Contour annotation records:

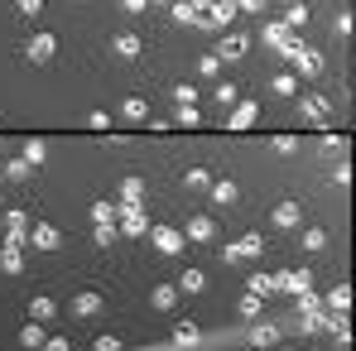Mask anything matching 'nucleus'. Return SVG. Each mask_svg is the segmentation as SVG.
Returning a JSON list of instances; mask_svg holds the SVG:
<instances>
[{
  "label": "nucleus",
  "mask_w": 356,
  "mask_h": 351,
  "mask_svg": "<svg viewBox=\"0 0 356 351\" xmlns=\"http://www.w3.org/2000/svg\"><path fill=\"white\" fill-rule=\"evenodd\" d=\"M178 125H197V120H202V116H197V106H178Z\"/></svg>",
  "instance_id": "obj_44"
},
{
  "label": "nucleus",
  "mask_w": 356,
  "mask_h": 351,
  "mask_svg": "<svg viewBox=\"0 0 356 351\" xmlns=\"http://www.w3.org/2000/svg\"><path fill=\"white\" fill-rule=\"evenodd\" d=\"M5 240H29V212H19V207H10L5 212Z\"/></svg>",
  "instance_id": "obj_11"
},
{
  "label": "nucleus",
  "mask_w": 356,
  "mask_h": 351,
  "mask_svg": "<svg viewBox=\"0 0 356 351\" xmlns=\"http://www.w3.org/2000/svg\"><path fill=\"white\" fill-rule=\"evenodd\" d=\"M356 29V15L352 10H342V15H337V34H342V39H347V34H352Z\"/></svg>",
  "instance_id": "obj_43"
},
{
  "label": "nucleus",
  "mask_w": 356,
  "mask_h": 351,
  "mask_svg": "<svg viewBox=\"0 0 356 351\" xmlns=\"http://www.w3.org/2000/svg\"><path fill=\"white\" fill-rule=\"evenodd\" d=\"M120 202H145V178H120Z\"/></svg>",
  "instance_id": "obj_25"
},
{
  "label": "nucleus",
  "mask_w": 356,
  "mask_h": 351,
  "mask_svg": "<svg viewBox=\"0 0 356 351\" xmlns=\"http://www.w3.org/2000/svg\"><path fill=\"white\" fill-rule=\"evenodd\" d=\"M188 5H193V10H197V15H202V10H207V0H188Z\"/></svg>",
  "instance_id": "obj_54"
},
{
  "label": "nucleus",
  "mask_w": 356,
  "mask_h": 351,
  "mask_svg": "<svg viewBox=\"0 0 356 351\" xmlns=\"http://www.w3.org/2000/svg\"><path fill=\"white\" fill-rule=\"evenodd\" d=\"M323 245H327V231H323V227H308V231H303V250H308V255H318Z\"/></svg>",
  "instance_id": "obj_32"
},
{
  "label": "nucleus",
  "mask_w": 356,
  "mask_h": 351,
  "mask_svg": "<svg viewBox=\"0 0 356 351\" xmlns=\"http://www.w3.org/2000/svg\"><path fill=\"white\" fill-rule=\"evenodd\" d=\"M120 116L130 120V125H140V120H149V101H140V97H130V101L120 106Z\"/></svg>",
  "instance_id": "obj_26"
},
{
  "label": "nucleus",
  "mask_w": 356,
  "mask_h": 351,
  "mask_svg": "<svg viewBox=\"0 0 356 351\" xmlns=\"http://www.w3.org/2000/svg\"><path fill=\"white\" fill-rule=\"evenodd\" d=\"M54 54H58V39L54 34H34L24 44V63H54Z\"/></svg>",
  "instance_id": "obj_3"
},
{
  "label": "nucleus",
  "mask_w": 356,
  "mask_h": 351,
  "mask_svg": "<svg viewBox=\"0 0 356 351\" xmlns=\"http://www.w3.org/2000/svg\"><path fill=\"white\" fill-rule=\"evenodd\" d=\"M169 10H174V24H202V15L188 0H169Z\"/></svg>",
  "instance_id": "obj_28"
},
{
  "label": "nucleus",
  "mask_w": 356,
  "mask_h": 351,
  "mask_svg": "<svg viewBox=\"0 0 356 351\" xmlns=\"http://www.w3.org/2000/svg\"><path fill=\"white\" fill-rule=\"evenodd\" d=\"M159 5H169V0H159Z\"/></svg>",
  "instance_id": "obj_56"
},
{
  "label": "nucleus",
  "mask_w": 356,
  "mask_h": 351,
  "mask_svg": "<svg viewBox=\"0 0 356 351\" xmlns=\"http://www.w3.org/2000/svg\"><path fill=\"white\" fill-rule=\"evenodd\" d=\"M332 183H337V188H347V183H352V164H337V174H332Z\"/></svg>",
  "instance_id": "obj_51"
},
{
  "label": "nucleus",
  "mask_w": 356,
  "mask_h": 351,
  "mask_svg": "<svg viewBox=\"0 0 356 351\" xmlns=\"http://www.w3.org/2000/svg\"><path fill=\"white\" fill-rule=\"evenodd\" d=\"M87 125H92V130H111V116H106V111H92Z\"/></svg>",
  "instance_id": "obj_50"
},
{
  "label": "nucleus",
  "mask_w": 356,
  "mask_h": 351,
  "mask_svg": "<svg viewBox=\"0 0 356 351\" xmlns=\"http://www.w3.org/2000/svg\"><path fill=\"white\" fill-rule=\"evenodd\" d=\"M0 270H5V275H19V270H24V245H19V240H5V250H0Z\"/></svg>",
  "instance_id": "obj_16"
},
{
  "label": "nucleus",
  "mask_w": 356,
  "mask_h": 351,
  "mask_svg": "<svg viewBox=\"0 0 356 351\" xmlns=\"http://www.w3.org/2000/svg\"><path fill=\"white\" fill-rule=\"evenodd\" d=\"M183 236H188V240H212V236H217V217H207V212H193V217L183 222Z\"/></svg>",
  "instance_id": "obj_4"
},
{
  "label": "nucleus",
  "mask_w": 356,
  "mask_h": 351,
  "mask_svg": "<svg viewBox=\"0 0 356 351\" xmlns=\"http://www.w3.org/2000/svg\"><path fill=\"white\" fill-rule=\"evenodd\" d=\"M270 222H275L280 231H294L298 222H303V207H298V202H280V207L270 212Z\"/></svg>",
  "instance_id": "obj_14"
},
{
  "label": "nucleus",
  "mask_w": 356,
  "mask_h": 351,
  "mask_svg": "<svg viewBox=\"0 0 356 351\" xmlns=\"http://www.w3.org/2000/svg\"><path fill=\"white\" fill-rule=\"evenodd\" d=\"M92 351H120V337H111V332H102V337L92 342Z\"/></svg>",
  "instance_id": "obj_42"
},
{
  "label": "nucleus",
  "mask_w": 356,
  "mask_h": 351,
  "mask_svg": "<svg viewBox=\"0 0 356 351\" xmlns=\"http://www.w3.org/2000/svg\"><path fill=\"white\" fill-rule=\"evenodd\" d=\"M44 351H72V347H67V337H44Z\"/></svg>",
  "instance_id": "obj_52"
},
{
  "label": "nucleus",
  "mask_w": 356,
  "mask_h": 351,
  "mask_svg": "<svg viewBox=\"0 0 356 351\" xmlns=\"http://www.w3.org/2000/svg\"><path fill=\"white\" fill-rule=\"evenodd\" d=\"M92 222H97V227L116 222V202H92Z\"/></svg>",
  "instance_id": "obj_34"
},
{
  "label": "nucleus",
  "mask_w": 356,
  "mask_h": 351,
  "mask_svg": "<svg viewBox=\"0 0 356 351\" xmlns=\"http://www.w3.org/2000/svg\"><path fill=\"white\" fill-rule=\"evenodd\" d=\"M280 24H284V29H289V34H298V29H303V24H308V5H289V10H284V19H280Z\"/></svg>",
  "instance_id": "obj_29"
},
{
  "label": "nucleus",
  "mask_w": 356,
  "mask_h": 351,
  "mask_svg": "<svg viewBox=\"0 0 356 351\" xmlns=\"http://www.w3.org/2000/svg\"><path fill=\"white\" fill-rule=\"evenodd\" d=\"M265 351H275V347H265Z\"/></svg>",
  "instance_id": "obj_57"
},
{
  "label": "nucleus",
  "mask_w": 356,
  "mask_h": 351,
  "mask_svg": "<svg viewBox=\"0 0 356 351\" xmlns=\"http://www.w3.org/2000/svg\"><path fill=\"white\" fill-rule=\"evenodd\" d=\"M232 5H236V10H250V15H265L270 0H232Z\"/></svg>",
  "instance_id": "obj_48"
},
{
  "label": "nucleus",
  "mask_w": 356,
  "mask_h": 351,
  "mask_svg": "<svg viewBox=\"0 0 356 351\" xmlns=\"http://www.w3.org/2000/svg\"><path fill=\"white\" fill-rule=\"evenodd\" d=\"M207 183H212L207 169H188V174H183V188H207Z\"/></svg>",
  "instance_id": "obj_38"
},
{
  "label": "nucleus",
  "mask_w": 356,
  "mask_h": 351,
  "mask_svg": "<svg viewBox=\"0 0 356 351\" xmlns=\"http://www.w3.org/2000/svg\"><path fill=\"white\" fill-rule=\"evenodd\" d=\"M250 54V34H222V44H217V58L222 63H236Z\"/></svg>",
  "instance_id": "obj_6"
},
{
  "label": "nucleus",
  "mask_w": 356,
  "mask_h": 351,
  "mask_svg": "<svg viewBox=\"0 0 356 351\" xmlns=\"http://www.w3.org/2000/svg\"><path fill=\"white\" fill-rule=\"evenodd\" d=\"M44 337H49V332H44V323H34V318L19 327V347H44Z\"/></svg>",
  "instance_id": "obj_24"
},
{
  "label": "nucleus",
  "mask_w": 356,
  "mask_h": 351,
  "mask_svg": "<svg viewBox=\"0 0 356 351\" xmlns=\"http://www.w3.org/2000/svg\"><path fill=\"white\" fill-rule=\"evenodd\" d=\"M0 174L10 178V183H29V174H34V169H29L24 159H10V164H0Z\"/></svg>",
  "instance_id": "obj_30"
},
{
  "label": "nucleus",
  "mask_w": 356,
  "mask_h": 351,
  "mask_svg": "<svg viewBox=\"0 0 356 351\" xmlns=\"http://www.w3.org/2000/svg\"><path fill=\"white\" fill-rule=\"evenodd\" d=\"M24 245H34V250H58V245H63V231L54 227V222H34Z\"/></svg>",
  "instance_id": "obj_2"
},
{
  "label": "nucleus",
  "mask_w": 356,
  "mask_h": 351,
  "mask_svg": "<svg viewBox=\"0 0 356 351\" xmlns=\"http://www.w3.org/2000/svg\"><path fill=\"white\" fill-rule=\"evenodd\" d=\"M260 39H265V44H270V49H284V44H289V39H294V34H289V29H284V24H280V19H275V24H265V29H260Z\"/></svg>",
  "instance_id": "obj_22"
},
{
  "label": "nucleus",
  "mask_w": 356,
  "mask_h": 351,
  "mask_svg": "<svg viewBox=\"0 0 356 351\" xmlns=\"http://www.w3.org/2000/svg\"><path fill=\"white\" fill-rule=\"evenodd\" d=\"M102 308H106V293H97V289L72 293V313H77V318H97Z\"/></svg>",
  "instance_id": "obj_7"
},
{
  "label": "nucleus",
  "mask_w": 356,
  "mask_h": 351,
  "mask_svg": "<svg viewBox=\"0 0 356 351\" xmlns=\"http://www.w3.org/2000/svg\"><path fill=\"white\" fill-rule=\"evenodd\" d=\"M217 72H222V58L217 54H202L197 58V77H217Z\"/></svg>",
  "instance_id": "obj_37"
},
{
  "label": "nucleus",
  "mask_w": 356,
  "mask_h": 351,
  "mask_svg": "<svg viewBox=\"0 0 356 351\" xmlns=\"http://www.w3.org/2000/svg\"><path fill=\"white\" fill-rule=\"evenodd\" d=\"M29 318H34V323H49V318H58V303H54L49 293H34V298H29Z\"/></svg>",
  "instance_id": "obj_18"
},
{
  "label": "nucleus",
  "mask_w": 356,
  "mask_h": 351,
  "mask_svg": "<svg viewBox=\"0 0 356 351\" xmlns=\"http://www.w3.org/2000/svg\"><path fill=\"white\" fill-rule=\"evenodd\" d=\"M318 72H323V54L318 49H303L294 58V77H318Z\"/></svg>",
  "instance_id": "obj_17"
},
{
  "label": "nucleus",
  "mask_w": 356,
  "mask_h": 351,
  "mask_svg": "<svg viewBox=\"0 0 356 351\" xmlns=\"http://www.w3.org/2000/svg\"><path fill=\"white\" fill-rule=\"evenodd\" d=\"M275 149H280V154H294L298 140H294V135H275Z\"/></svg>",
  "instance_id": "obj_47"
},
{
  "label": "nucleus",
  "mask_w": 356,
  "mask_h": 351,
  "mask_svg": "<svg viewBox=\"0 0 356 351\" xmlns=\"http://www.w3.org/2000/svg\"><path fill=\"white\" fill-rule=\"evenodd\" d=\"M245 337H250V347H275V337H280V332H275V327H250Z\"/></svg>",
  "instance_id": "obj_35"
},
{
  "label": "nucleus",
  "mask_w": 356,
  "mask_h": 351,
  "mask_svg": "<svg viewBox=\"0 0 356 351\" xmlns=\"http://www.w3.org/2000/svg\"><path fill=\"white\" fill-rule=\"evenodd\" d=\"M298 101H303V116L313 120V125H327V120H332V101H327L323 92H313V97H298Z\"/></svg>",
  "instance_id": "obj_8"
},
{
  "label": "nucleus",
  "mask_w": 356,
  "mask_h": 351,
  "mask_svg": "<svg viewBox=\"0 0 356 351\" xmlns=\"http://www.w3.org/2000/svg\"><path fill=\"white\" fill-rule=\"evenodd\" d=\"M255 313H260V298L245 293V298H241V318H255Z\"/></svg>",
  "instance_id": "obj_46"
},
{
  "label": "nucleus",
  "mask_w": 356,
  "mask_h": 351,
  "mask_svg": "<svg viewBox=\"0 0 356 351\" xmlns=\"http://www.w3.org/2000/svg\"><path fill=\"white\" fill-rule=\"evenodd\" d=\"M342 149H347L342 135H327V140H323V154H342Z\"/></svg>",
  "instance_id": "obj_45"
},
{
  "label": "nucleus",
  "mask_w": 356,
  "mask_h": 351,
  "mask_svg": "<svg viewBox=\"0 0 356 351\" xmlns=\"http://www.w3.org/2000/svg\"><path fill=\"white\" fill-rule=\"evenodd\" d=\"M255 120H260V101H236L232 116H227V125H232V130H250Z\"/></svg>",
  "instance_id": "obj_12"
},
{
  "label": "nucleus",
  "mask_w": 356,
  "mask_h": 351,
  "mask_svg": "<svg viewBox=\"0 0 356 351\" xmlns=\"http://www.w3.org/2000/svg\"><path fill=\"white\" fill-rule=\"evenodd\" d=\"M250 255H265V240H260V231H250V236H241V240H232V245H222V260H227V265L250 260Z\"/></svg>",
  "instance_id": "obj_1"
},
{
  "label": "nucleus",
  "mask_w": 356,
  "mask_h": 351,
  "mask_svg": "<svg viewBox=\"0 0 356 351\" xmlns=\"http://www.w3.org/2000/svg\"><path fill=\"white\" fill-rule=\"evenodd\" d=\"M149 303H154L159 313H169V308L178 303V289L174 284H154V289H149Z\"/></svg>",
  "instance_id": "obj_21"
},
{
  "label": "nucleus",
  "mask_w": 356,
  "mask_h": 351,
  "mask_svg": "<svg viewBox=\"0 0 356 351\" xmlns=\"http://www.w3.org/2000/svg\"><path fill=\"white\" fill-rule=\"evenodd\" d=\"M197 342H202V332H197V323H178V327H174V347H178V351L197 347Z\"/></svg>",
  "instance_id": "obj_20"
},
{
  "label": "nucleus",
  "mask_w": 356,
  "mask_h": 351,
  "mask_svg": "<svg viewBox=\"0 0 356 351\" xmlns=\"http://www.w3.org/2000/svg\"><path fill=\"white\" fill-rule=\"evenodd\" d=\"M298 313H323V303H318V293H298Z\"/></svg>",
  "instance_id": "obj_40"
},
{
  "label": "nucleus",
  "mask_w": 356,
  "mask_h": 351,
  "mask_svg": "<svg viewBox=\"0 0 356 351\" xmlns=\"http://www.w3.org/2000/svg\"><path fill=\"white\" fill-rule=\"evenodd\" d=\"M289 5H303V0H289Z\"/></svg>",
  "instance_id": "obj_55"
},
{
  "label": "nucleus",
  "mask_w": 356,
  "mask_h": 351,
  "mask_svg": "<svg viewBox=\"0 0 356 351\" xmlns=\"http://www.w3.org/2000/svg\"><path fill=\"white\" fill-rule=\"evenodd\" d=\"M318 303H323V308H327L332 318H342V313L352 308V284H337V289H332V293H323Z\"/></svg>",
  "instance_id": "obj_13"
},
{
  "label": "nucleus",
  "mask_w": 356,
  "mask_h": 351,
  "mask_svg": "<svg viewBox=\"0 0 356 351\" xmlns=\"http://www.w3.org/2000/svg\"><path fill=\"white\" fill-rule=\"evenodd\" d=\"M202 284H207V275H202V270H183V275H178V284H174V289H178V293H197Z\"/></svg>",
  "instance_id": "obj_27"
},
{
  "label": "nucleus",
  "mask_w": 356,
  "mask_h": 351,
  "mask_svg": "<svg viewBox=\"0 0 356 351\" xmlns=\"http://www.w3.org/2000/svg\"><path fill=\"white\" fill-rule=\"evenodd\" d=\"M270 289H275V279H270V275H250V279H245V293H255V298H265Z\"/></svg>",
  "instance_id": "obj_33"
},
{
  "label": "nucleus",
  "mask_w": 356,
  "mask_h": 351,
  "mask_svg": "<svg viewBox=\"0 0 356 351\" xmlns=\"http://www.w3.org/2000/svg\"><path fill=\"white\" fill-rule=\"evenodd\" d=\"M207 193H212V202H217V207H232V202L241 197V188L232 183V178H212V183H207Z\"/></svg>",
  "instance_id": "obj_15"
},
{
  "label": "nucleus",
  "mask_w": 356,
  "mask_h": 351,
  "mask_svg": "<svg viewBox=\"0 0 356 351\" xmlns=\"http://www.w3.org/2000/svg\"><path fill=\"white\" fill-rule=\"evenodd\" d=\"M217 101H222V106H232V101H241L236 82H222V87H217Z\"/></svg>",
  "instance_id": "obj_39"
},
{
  "label": "nucleus",
  "mask_w": 356,
  "mask_h": 351,
  "mask_svg": "<svg viewBox=\"0 0 356 351\" xmlns=\"http://www.w3.org/2000/svg\"><path fill=\"white\" fill-rule=\"evenodd\" d=\"M116 54L120 58H140V54H145V39L125 29V34H116Z\"/></svg>",
  "instance_id": "obj_19"
},
{
  "label": "nucleus",
  "mask_w": 356,
  "mask_h": 351,
  "mask_svg": "<svg viewBox=\"0 0 356 351\" xmlns=\"http://www.w3.org/2000/svg\"><path fill=\"white\" fill-rule=\"evenodd\" d=\"M19 159H24L29 169H39V164L49 159V145H44V140H24V154H19Z\"/></svg>",
  "instance_id": "obj_23"
},
{
  "label": "nucleus",
  "mask_w": 356,
  "mask_h": 351,
  "mask_svg": "<svg viewBox=\"0 0 356 351\" xmlns=\"http://www.w3.org/2000/svg\"><path fill=\"white\" fill-rule=\"evenodd\" d=\"M174 101H178V106H197V87H193V82H178Z\"/></svg>",
  "instance_id": "obj_36"
},
{
  "label": "nucleus",
  "mask_w": 356,
  "mask_h": 351,
  "mask_svg": "<svg viewBox=\"0 0 356 351\" xmlns=\"http://www.w3.org/2000/svg\"><path fill=\"white\" fill-rule=\"evenodd\" d=\"M120 5H125V10H130V15H140V10H145V5H149V0H120Z\"/></svg>",
  "instance_id": "obj_53"
},
{
  "label": "nucleus",
  "mask_w": 356,
  "mask_h": 351,
  "mask_svg": "<svg viewBox=\"0 0 356 351\" xmlns=\"http://www.w3.org/2000/svg\"><path fill=\"white\" fill-rule=\"evenodd\" d=\"M275 289H289V293H308L313 289V275L308 270H284V275H270Z\"/></svg>",
  "instance_id": "obj_10"
},
{
  "label": "nucleus",
  "mask_w": 356,
  "mask_h": 351,
  "mask_svg": "<svg viewBox=\"0 0 356 351\" xmlns=\"http://www.w3.org/2000/svg\"><path fill=\"white\" fill-rule=\"evenodd\" d=\"M270 87H275V97H298V77H294V72H280Z\"/></svg>",
  "instance_id": "obj_31"
},
{
  "label": "nucleus",
  "mask_w": 356,
  "mask_h": 351,
  "mask_svg": "<svg viewBox=\"0 0 356 351\" xmlns=\"http://www.w3.org/2000/svg\"><path fill=\"white\" fill-rule=\"evenodd\" d=\"M149 236H154L159 255H183V231L178 227H149Z\"/></svg>",
  "instance_id": "obj_9"
},
{
  "label": "nucleus",
  "mask_w": 356,
  "mask_h": 351,
  "mask_svg": "<svg viewBox=\"0 0 356 351\" xmlns=\"http://www.w3.org/2000/svg\"><path fill=\"white\" fill-rule=\"evenodd\" d=\"M15 10H19V15H24V19H34V15H39V10H44V0H15Z\"/></svg>",
  "instance_id": "obj_41"
},
{
  "label": "nucleus",
  "mask_w": 356,
  "mask_h": 351,
  "mask_svg": "<svg viewBox=\"0 0 356 351\" xmlns=\"http://www.w3.org/2000/svg\"><path fill=\"white\" fill-rule=\"evenodd\" d=\"M116 240V222H106V227H97V245H111Z\"/></svg>",
  "instance_id": "obj_49"
},
{
  "label": "nucleus",
  "mask_w": 356,
  "mask_h": 351,
  "mask_svg": "<svg viewBox=\"0 0 356 351\" xmlns=\"http://www.w3.org/2000/svg\"><path fill=\"white\" fill-rule=\"evenodd\" d=\"M236 19V5L232 0H207V10H202V24L207 29H222V24H232Z\"/></svg>",
  "instance_id": "obj_5"
}]
</instances>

**DESCRIPTION OF THE TASK**
Extract every line of the items above that contains the string "instances", treating uppercase and lowercase letters as distinct.

**TASK RESPONSE**
Returning a JSON list of instances; mask_svg holds the SVG:
<instances>
</instances>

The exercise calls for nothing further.